▶ [Task description]: In the passage below on the Figueira de Castelo Rodrigo Municipal Chamber, in which district is the town where the chamber is based?

▶ [Reading passage]:
Legislative body of Figueira de Castelo Rodrigo

The Figueira de Castelo Rodrigo Municipal Chamber (Câmara Municipal de Figueira de Castelo Rodrigo) is the administrative authority in the municipality of Figueira de Castelo Rodrigo. It has 10 freguesias in its area of jurisdiction and is based in the town of Figueira de Castelo Rodrigo, on the Guarda District. These freguesias are: Algodres, Vale de Afonsinho e Vilar de Amargo; Almofala e Escarigo; Castelo Rodrigo; Cinco Vilas e Reigada; Colmeal e Vilar Torpim; Escalhão; Figueira de Castelo Rodrigo; Freixeda do Torrão, Quintã de Pêro Martins e Penha de Águia; Mata de Lobos and Vermiosa.

▶ [Study material]:
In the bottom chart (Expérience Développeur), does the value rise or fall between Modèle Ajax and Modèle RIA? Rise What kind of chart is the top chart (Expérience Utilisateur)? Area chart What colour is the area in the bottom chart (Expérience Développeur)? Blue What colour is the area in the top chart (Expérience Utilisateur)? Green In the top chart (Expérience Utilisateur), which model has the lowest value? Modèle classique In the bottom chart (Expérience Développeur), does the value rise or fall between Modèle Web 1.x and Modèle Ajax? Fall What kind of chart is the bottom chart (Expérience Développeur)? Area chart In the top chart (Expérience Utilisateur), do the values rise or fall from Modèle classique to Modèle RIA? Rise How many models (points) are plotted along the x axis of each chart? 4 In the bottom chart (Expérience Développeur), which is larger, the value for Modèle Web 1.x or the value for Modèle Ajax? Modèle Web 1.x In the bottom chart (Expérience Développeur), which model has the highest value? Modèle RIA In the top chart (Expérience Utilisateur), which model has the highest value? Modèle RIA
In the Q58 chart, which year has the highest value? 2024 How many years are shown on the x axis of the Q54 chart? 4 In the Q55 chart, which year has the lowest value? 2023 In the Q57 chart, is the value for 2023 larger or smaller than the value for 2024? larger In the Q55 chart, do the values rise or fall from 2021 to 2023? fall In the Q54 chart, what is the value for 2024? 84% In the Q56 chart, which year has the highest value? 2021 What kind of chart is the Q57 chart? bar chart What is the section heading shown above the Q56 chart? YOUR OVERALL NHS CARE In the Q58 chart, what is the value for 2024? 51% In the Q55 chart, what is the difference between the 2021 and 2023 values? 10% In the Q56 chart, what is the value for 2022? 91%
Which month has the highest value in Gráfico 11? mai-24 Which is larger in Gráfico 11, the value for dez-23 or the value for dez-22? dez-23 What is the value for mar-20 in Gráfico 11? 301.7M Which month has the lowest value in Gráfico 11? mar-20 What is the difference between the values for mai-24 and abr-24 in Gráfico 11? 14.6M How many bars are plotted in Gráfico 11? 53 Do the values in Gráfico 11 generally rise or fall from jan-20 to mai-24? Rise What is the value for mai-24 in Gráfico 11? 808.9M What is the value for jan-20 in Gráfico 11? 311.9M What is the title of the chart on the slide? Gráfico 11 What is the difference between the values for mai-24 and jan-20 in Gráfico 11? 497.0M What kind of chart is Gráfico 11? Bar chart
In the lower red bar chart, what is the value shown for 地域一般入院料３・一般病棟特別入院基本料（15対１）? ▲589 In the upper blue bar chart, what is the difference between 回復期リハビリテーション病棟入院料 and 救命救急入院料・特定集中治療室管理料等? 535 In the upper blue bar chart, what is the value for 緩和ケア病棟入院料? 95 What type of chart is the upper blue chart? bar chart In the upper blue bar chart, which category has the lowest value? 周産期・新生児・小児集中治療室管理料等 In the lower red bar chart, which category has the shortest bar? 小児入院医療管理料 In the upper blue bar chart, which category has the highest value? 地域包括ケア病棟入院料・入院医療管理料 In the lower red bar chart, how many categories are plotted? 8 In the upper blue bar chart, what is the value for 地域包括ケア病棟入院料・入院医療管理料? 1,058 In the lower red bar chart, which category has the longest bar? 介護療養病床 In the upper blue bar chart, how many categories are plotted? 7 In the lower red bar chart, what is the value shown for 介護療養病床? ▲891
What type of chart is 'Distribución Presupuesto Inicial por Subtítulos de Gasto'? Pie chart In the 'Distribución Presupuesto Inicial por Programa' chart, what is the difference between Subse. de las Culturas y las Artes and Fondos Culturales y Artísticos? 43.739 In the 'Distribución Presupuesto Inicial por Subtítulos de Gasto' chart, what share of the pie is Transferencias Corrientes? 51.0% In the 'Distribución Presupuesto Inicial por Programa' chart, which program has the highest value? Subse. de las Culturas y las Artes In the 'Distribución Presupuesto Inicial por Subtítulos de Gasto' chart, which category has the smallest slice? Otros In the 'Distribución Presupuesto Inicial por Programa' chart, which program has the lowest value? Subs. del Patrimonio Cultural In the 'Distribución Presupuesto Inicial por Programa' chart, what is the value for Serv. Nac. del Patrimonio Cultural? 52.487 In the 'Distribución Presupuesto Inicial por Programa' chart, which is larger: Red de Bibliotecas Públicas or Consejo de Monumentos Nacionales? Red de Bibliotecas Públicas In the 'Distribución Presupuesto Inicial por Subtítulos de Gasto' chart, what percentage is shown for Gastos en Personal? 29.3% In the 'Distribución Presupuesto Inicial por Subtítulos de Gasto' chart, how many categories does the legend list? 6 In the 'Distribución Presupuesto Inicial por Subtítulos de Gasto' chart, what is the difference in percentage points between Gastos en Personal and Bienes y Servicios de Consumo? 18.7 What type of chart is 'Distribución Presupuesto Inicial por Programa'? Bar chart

▶ [Answer to this task]: The Guarda District.